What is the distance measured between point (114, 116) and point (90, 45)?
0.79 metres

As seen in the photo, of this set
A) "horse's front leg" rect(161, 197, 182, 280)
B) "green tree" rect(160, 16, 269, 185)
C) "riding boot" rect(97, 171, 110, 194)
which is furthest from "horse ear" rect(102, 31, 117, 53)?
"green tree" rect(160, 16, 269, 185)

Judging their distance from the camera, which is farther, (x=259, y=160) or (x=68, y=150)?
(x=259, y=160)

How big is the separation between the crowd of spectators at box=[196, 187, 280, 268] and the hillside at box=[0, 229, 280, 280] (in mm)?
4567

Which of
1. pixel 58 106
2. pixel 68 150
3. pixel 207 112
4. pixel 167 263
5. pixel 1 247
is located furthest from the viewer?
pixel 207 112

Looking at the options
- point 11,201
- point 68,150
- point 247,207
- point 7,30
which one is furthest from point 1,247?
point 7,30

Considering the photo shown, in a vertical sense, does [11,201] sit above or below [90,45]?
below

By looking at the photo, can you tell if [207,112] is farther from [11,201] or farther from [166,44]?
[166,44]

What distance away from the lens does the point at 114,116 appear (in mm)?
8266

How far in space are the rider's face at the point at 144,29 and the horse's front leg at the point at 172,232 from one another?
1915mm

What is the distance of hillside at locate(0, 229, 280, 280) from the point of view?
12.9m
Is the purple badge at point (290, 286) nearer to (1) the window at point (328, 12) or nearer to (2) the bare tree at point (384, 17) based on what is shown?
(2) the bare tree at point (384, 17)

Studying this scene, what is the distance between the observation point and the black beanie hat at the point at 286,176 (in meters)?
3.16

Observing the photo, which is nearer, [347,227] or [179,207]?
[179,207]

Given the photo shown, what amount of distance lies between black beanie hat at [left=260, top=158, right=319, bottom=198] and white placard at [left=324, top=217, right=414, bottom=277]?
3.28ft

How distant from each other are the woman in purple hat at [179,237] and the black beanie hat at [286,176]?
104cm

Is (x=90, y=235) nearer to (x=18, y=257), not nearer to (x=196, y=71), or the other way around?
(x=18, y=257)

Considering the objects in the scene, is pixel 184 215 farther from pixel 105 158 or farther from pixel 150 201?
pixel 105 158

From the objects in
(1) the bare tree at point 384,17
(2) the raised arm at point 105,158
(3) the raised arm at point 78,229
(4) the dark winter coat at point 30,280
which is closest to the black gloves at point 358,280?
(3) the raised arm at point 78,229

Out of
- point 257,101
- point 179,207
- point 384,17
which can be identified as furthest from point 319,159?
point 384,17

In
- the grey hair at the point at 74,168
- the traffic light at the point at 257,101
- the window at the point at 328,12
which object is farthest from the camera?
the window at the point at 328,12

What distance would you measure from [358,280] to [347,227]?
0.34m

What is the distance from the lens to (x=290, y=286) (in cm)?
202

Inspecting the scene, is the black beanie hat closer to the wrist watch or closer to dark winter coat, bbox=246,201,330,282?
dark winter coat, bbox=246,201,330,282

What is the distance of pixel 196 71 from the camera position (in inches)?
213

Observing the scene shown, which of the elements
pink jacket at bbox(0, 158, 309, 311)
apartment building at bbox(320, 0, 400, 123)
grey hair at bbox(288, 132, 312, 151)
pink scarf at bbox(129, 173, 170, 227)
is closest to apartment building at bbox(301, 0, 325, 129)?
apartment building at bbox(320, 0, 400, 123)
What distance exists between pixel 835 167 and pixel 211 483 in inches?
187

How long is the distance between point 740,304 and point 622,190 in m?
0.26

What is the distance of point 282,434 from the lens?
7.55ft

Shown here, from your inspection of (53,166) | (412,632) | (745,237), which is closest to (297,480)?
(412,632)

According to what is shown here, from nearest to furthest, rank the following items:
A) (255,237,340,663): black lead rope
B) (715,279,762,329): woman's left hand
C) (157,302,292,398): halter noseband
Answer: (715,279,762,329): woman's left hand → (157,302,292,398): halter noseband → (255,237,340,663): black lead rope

What this task involves: Repeat every record, keeping each word and mark exactly as it is.

Exercise solution:
What is the distance measured between point (114, 116) and point (90, 45)?
0.79 metres

As seen in the photo, of this set
A) "horse's front leg" rect(161, 197, 182, 280)
B) "green tree" rect(160, 16, 269, 185)
C) "riding boot" rect(97, 171, 110, 194)
which is furthest from "horse ear" rect(102, 31, 117, 53)?
"green tree" rect(160, 16, 269, 185)

Judging their distance from the camera, which is farther, (x=259, y=160) or (x=68, y=150)?
(x=259, y=160)

How big is the separation between the crowd of spectators at box=[196, 187, 280, 268] and the hillside at box=[0, 229, 280, 280] (in mm)?
4567

Which of
1. pixel 58 106
2. pixel 68 150
3. pixel 207 112
4. pixel 167 263
5. pixel 1 247
is located furthest from the viewer?
pixel 207 112

Looking at the options
- point 11,201
- point 68,150
- point 247,207
- point 7,30
which one is furthest from point 1,247?
point 7,30

Considering the photo shown, in a vertical sense, does [11,201] sit above or below [90,45]?
below

By looking at the photo, can you tell if [207,112] is farther from [11,201] or farther from [166,44]?
[166,44]

What distance away from the lens does the point at 114,116 appear (in mm)?
8266

How far in space are the rider's face at the point at 144,29 and the horse's front leg at the point at 172,232 from one another?
1915mm

What is the distance of hillside at locate(0, 229, 280, 280) from the point of view?
12.9m
Is the purple badge at point (290, 286) nearer to (1) the window at point (328, 12) or nearer to (2) the bare tree at point (384, 17) based on what is shown?
(2) the bare tree at point (384, 17)

Studying this scene, what is the distance between the observation point and the black beanie hat at the point at 286,176 (in meters)?
3.16

Observing the photo, which is nearer, [347,227] or [179,207]?
[179,207]

Given the photo shown, what amount of distance lies between black beanie hat at [left=260, top=158, right=319, bottom=198] and white placard at [left=324, top=217, right=414, bottom=277]?
3.28ft

How distant from each other are the woman in purple hat at [179,237] and the black beanie hat at [286,176]?
104cm

Is (x=90, y=235) nearer to (x=18, y=257), not nearer to (x=196, y=71), or the other way around?
(x=18, y=257)

Considering the objects in the scene, is pixel 184 215 farther from pixel 105 158 or farther from pixel 150 201?
pixel 105 158

From the objects in
(1) the bare tree at point 384,17
(2) the raised arm at point 105,158
(3) the raised arm at point 78,229
(4) the dark winter coat at point 30,280
which is closest to the black gloves at point 358,280?
(3) the raised arm at point 78,229

Out of
- point 257,101
- point 179,207
- point 384,17
which can be identified as furthest from point 319,159?
point 384,17

In
- the grey hair at the point at 74,168
- the traffic light at the point at 257,101
- the window at the point at 328,12
which object is farthest from the camera?
the window at the point at 328,12

What distance would you measure from [358,280] to [347,227]?
0.34m

What is the distance from the lens to (x=290, y=286) (in cm)?
202

Inspecting the scene, is the black beanie hat closer to the wrist watch or closer to dark winter coat, bbox=246,201,330,282?
dark winter coat, bbox=246,201,330,282

What is the distance of pixel 196 71 from the camera position (in inches)?
213

Observing the scene shown, which of the elements
pink jacket at bbox(0, 158, 309, 311)
apartment building at bbox(320, 0, 400, 123)
grey hair at bbox(288, 132, 312, 151)
pink scarf at bbox(129, 173, 170, 227)
is closest to apartment building at bbox(301, 0, 325, 129)?
apartment building at bbox(320, 0, 400, 123)
What distance exists between pixel 835 167 and pixel 211 483 in inches?
187

How long is the distance between point 740,304 and point 622,190 in m?
0.26

What is the distance of point 282,434 from the lens?
7.55ft

Shown here, from your inspection of (53,166) | (412,632) | (745,237), which is closest to (297,480)?
(412,632)

According to what is shown here, from nearest to furthest, rank the following items:
A) (255,237,340,663): black lead rope
B) (715,279,762,329): woman's left hand
C) (157,302,292,398): halter noseband
Answer: (715,279,762,329): woman's left hand → (157,302,292,398): halter noseband → (255,237,340,663): black lead rope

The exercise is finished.